▶ [WORK TASK 1]
Answer these questions about the abstract on the optical lens system below:
(a) What institution are the authors affiliated with?
(b) What two lens components were combined to create the handheld prototype?
(c) What animal model was used in the feasibility study?
▶ [WORK TASK 2]
Write the next part of the abstract on the optical lens system, starting after its last sentence.

▶ [PASSAGE FOR REVIEW]
Kazuhiro Endo, MD, PhD, Satoshi Nishimura, MD, PhD, Asuka Sakata, MD, PhD, Shuji Hishikawa, MD, PhD, Yasunaru Sakuma, MD, PhD, Hisanaga Horie, MD, PhD, Yoshinori Hosoya, MD, PhD, Alan K Lefor, MD, MPH, PhD, FACS, Naohiro Sata, MD, PhD. Jichi Medical University
Introduction: Magnification of the visual field in laparoscopic surgery is an advantage compared to open surgery. Utilizing this advantage in open surgery may improve the safety of operations. However, improvement of the optical system is necessary to further utilize this advantage. We are developing an optical lens system covering the range from macroscopic to microscopic.
Methods: We developed a handheld prototype created by combining the objective lens system of an optical microscope and a telescope lens. A feasibility study using a porcine model was conducted. Macroscopic observation was done at a distance followed by microscopic observation in contact with tissue. First, we observed the operative field macroscopically. We then observed the serosa of the small intestine microscopically, and effects of blood flow occlusion were studied.

▶ [SOURCE INFORMATION]

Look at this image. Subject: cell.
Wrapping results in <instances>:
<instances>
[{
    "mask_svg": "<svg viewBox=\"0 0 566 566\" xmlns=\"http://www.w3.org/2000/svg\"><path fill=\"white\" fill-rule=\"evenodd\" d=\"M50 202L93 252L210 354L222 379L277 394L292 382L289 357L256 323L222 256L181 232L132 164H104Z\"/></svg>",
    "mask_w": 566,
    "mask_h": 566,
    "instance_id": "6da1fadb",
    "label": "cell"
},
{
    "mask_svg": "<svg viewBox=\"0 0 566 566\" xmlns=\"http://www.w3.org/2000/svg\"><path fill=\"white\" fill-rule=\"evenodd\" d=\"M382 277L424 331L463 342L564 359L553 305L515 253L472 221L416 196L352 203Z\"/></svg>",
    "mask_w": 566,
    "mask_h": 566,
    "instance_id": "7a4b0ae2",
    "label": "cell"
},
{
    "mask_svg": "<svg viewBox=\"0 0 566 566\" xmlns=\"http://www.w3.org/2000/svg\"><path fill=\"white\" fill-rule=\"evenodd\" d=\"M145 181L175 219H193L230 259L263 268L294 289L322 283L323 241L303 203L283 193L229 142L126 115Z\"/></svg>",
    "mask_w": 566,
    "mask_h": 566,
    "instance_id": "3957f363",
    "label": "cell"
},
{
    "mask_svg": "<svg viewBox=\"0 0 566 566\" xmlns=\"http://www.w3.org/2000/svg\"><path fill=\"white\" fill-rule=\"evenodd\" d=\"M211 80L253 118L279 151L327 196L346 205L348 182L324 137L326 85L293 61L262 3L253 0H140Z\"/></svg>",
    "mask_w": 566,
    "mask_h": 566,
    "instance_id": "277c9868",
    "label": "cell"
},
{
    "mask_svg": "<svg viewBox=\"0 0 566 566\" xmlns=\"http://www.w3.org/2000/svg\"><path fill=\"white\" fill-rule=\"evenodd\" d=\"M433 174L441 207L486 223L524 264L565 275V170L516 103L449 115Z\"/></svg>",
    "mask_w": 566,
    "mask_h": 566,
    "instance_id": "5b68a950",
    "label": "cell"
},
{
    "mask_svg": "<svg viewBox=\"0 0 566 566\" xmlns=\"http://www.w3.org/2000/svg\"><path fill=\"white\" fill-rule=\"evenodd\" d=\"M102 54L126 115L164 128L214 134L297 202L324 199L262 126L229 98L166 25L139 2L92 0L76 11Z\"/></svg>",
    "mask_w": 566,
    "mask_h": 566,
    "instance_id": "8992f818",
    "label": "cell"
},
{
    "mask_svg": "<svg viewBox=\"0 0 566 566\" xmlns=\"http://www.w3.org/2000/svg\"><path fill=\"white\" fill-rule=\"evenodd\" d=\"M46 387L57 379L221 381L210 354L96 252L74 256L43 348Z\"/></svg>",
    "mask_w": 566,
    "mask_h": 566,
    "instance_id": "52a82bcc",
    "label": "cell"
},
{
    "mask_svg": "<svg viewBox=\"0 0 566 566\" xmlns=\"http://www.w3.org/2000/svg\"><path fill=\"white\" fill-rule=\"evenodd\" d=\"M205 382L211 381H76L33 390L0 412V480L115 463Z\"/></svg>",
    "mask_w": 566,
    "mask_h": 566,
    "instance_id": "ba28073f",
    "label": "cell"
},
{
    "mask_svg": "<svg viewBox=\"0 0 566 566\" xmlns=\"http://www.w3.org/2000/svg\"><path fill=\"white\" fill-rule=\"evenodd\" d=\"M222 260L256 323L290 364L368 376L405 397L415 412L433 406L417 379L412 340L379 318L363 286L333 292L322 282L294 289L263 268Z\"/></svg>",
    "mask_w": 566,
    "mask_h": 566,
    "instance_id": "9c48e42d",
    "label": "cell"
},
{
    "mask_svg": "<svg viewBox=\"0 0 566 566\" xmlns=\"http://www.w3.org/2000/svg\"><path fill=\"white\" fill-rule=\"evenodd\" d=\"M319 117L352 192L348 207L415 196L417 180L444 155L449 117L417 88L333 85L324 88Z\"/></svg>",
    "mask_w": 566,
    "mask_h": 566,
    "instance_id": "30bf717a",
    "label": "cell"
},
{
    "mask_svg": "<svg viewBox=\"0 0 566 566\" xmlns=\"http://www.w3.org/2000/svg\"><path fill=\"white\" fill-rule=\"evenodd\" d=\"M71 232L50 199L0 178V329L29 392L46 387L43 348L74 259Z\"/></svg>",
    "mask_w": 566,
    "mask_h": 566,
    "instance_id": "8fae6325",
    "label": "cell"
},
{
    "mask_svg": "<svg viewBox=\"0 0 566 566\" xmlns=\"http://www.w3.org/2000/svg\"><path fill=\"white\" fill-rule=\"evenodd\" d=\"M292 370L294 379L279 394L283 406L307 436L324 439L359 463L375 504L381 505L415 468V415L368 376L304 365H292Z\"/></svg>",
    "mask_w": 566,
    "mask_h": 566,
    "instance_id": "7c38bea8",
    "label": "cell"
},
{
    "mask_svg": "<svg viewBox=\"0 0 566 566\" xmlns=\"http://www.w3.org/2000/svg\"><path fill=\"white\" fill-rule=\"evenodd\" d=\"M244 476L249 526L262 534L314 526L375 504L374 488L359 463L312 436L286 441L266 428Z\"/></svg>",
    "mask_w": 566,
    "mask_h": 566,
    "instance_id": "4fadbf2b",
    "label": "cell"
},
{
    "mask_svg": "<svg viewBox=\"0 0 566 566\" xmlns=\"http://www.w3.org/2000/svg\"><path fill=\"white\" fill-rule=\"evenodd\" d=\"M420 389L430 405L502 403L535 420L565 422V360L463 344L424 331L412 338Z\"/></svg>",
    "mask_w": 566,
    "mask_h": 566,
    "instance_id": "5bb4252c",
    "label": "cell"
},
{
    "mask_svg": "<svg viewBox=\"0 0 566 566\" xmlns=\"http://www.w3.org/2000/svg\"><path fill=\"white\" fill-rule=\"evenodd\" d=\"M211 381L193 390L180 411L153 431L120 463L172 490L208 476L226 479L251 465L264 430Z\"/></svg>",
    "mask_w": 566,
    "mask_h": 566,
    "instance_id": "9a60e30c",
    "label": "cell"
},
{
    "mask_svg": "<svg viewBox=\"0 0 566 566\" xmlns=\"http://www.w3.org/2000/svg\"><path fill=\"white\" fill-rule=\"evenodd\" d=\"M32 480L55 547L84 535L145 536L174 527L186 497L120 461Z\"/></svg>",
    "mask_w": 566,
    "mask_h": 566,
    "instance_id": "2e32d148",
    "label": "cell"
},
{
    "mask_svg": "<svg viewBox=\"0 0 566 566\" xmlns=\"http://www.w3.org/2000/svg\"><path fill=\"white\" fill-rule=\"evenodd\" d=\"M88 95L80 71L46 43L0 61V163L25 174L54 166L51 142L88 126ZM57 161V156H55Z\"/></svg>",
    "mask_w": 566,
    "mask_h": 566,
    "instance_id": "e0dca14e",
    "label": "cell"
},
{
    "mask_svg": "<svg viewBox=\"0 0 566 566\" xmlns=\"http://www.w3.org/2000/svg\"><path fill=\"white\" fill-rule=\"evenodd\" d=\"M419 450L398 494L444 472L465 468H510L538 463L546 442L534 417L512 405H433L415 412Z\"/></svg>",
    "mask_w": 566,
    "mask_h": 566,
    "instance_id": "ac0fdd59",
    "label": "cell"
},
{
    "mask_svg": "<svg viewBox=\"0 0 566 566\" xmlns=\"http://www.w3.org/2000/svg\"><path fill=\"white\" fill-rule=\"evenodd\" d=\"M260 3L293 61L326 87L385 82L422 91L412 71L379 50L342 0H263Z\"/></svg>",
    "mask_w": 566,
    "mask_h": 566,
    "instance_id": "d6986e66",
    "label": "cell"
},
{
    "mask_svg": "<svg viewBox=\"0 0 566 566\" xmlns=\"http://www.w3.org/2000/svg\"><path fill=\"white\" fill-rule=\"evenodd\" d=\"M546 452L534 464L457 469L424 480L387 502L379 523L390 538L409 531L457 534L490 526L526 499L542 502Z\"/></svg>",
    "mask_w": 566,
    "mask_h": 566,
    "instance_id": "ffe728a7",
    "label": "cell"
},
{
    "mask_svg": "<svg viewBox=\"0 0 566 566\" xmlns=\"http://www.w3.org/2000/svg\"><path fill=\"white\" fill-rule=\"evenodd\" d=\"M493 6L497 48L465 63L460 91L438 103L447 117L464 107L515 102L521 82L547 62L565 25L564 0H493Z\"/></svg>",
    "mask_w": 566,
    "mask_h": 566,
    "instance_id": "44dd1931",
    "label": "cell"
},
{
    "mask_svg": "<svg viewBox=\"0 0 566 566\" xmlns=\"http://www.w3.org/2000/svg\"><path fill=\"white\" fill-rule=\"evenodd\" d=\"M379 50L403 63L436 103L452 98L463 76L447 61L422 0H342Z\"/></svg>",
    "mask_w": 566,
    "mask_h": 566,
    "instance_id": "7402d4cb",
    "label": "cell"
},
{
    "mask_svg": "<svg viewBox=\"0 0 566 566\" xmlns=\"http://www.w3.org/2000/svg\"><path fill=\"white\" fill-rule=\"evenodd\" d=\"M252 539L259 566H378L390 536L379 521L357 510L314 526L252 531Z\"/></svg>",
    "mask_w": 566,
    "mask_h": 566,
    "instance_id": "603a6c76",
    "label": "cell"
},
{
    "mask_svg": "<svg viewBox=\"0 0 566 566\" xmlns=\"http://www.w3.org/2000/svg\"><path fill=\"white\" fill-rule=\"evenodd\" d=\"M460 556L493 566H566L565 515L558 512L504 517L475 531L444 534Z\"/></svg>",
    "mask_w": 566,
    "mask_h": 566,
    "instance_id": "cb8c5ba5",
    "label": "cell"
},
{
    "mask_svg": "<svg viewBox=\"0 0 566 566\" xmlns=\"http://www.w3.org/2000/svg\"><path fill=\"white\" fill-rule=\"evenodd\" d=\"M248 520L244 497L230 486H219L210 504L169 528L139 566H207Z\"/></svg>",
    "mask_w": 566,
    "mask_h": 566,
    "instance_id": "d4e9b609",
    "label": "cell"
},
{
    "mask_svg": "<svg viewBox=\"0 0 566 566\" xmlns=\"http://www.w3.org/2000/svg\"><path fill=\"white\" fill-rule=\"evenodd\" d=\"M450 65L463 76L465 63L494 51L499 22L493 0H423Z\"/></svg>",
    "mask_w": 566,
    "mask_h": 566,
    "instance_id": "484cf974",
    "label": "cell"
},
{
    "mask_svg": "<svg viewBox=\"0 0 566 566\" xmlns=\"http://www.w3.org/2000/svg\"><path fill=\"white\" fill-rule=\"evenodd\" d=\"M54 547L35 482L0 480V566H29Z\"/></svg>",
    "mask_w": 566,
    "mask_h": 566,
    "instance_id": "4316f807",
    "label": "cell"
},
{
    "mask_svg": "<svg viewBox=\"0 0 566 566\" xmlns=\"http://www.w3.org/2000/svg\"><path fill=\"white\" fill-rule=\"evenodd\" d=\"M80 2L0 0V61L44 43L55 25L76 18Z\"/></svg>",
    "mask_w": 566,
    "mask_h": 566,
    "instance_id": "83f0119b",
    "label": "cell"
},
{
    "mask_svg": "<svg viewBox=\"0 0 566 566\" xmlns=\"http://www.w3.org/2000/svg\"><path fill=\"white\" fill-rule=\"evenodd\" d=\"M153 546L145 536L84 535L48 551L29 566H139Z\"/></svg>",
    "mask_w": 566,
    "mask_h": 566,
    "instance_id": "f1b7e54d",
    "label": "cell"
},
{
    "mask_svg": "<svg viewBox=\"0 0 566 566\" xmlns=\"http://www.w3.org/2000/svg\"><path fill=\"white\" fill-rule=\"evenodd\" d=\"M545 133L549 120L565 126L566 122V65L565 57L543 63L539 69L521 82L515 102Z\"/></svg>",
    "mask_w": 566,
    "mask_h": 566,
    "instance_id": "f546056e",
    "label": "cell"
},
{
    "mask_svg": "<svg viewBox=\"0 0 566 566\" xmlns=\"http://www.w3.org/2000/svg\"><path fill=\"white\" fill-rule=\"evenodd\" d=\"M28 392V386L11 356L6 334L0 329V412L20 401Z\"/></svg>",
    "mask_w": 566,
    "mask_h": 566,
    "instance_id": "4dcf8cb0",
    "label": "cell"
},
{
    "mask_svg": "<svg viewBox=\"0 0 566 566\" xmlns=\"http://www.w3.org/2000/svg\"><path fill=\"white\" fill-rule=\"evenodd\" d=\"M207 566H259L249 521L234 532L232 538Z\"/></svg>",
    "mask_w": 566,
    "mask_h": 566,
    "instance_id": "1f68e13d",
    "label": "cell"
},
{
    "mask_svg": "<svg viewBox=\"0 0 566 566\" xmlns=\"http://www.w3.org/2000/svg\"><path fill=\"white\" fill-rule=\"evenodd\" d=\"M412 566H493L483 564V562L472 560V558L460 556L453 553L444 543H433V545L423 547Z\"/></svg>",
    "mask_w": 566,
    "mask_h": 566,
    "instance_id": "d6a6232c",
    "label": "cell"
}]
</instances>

▶ [RESPONSE BOX 1]
(a) Jichi Medical University
(b) The objective lens system of an optical microscope and a telescope lens
(c) A porcine model

▶ [RESPONSE BOX 2]
Results: (fig.1 and fig.2)
The same visual field as ordinary laparoscopy was achieved during macroscopic observation, while using microscopic observation it was possible to observe the complex peristaltic movements of the intestine. The minute blood vessels of the visceral peritoneum and larger, deeper blood vessels were also observed. When the mesenteric vessels were occluded, changes in peristaltic movement were seen directly. Congestion in blood vessels in the deep layers of the serosa was observed. Improvement in peristalsis and congestion were confirmed by restoring blood flow.
Conclusions: This system enables direct visual observations not possible with conventional optics. This system can be utilized in both laparoscopic and open surgery. The microscopic visual information obtained by this system may help with intra-operative decision making and serve to facilitate safe and precise surgery.
Presented at the SAGES 2017 Annual Meeting in Houston, TX.
Abstract ID: 87651
Program Number: P496
Presentation Session: iPoster Session (Non CME)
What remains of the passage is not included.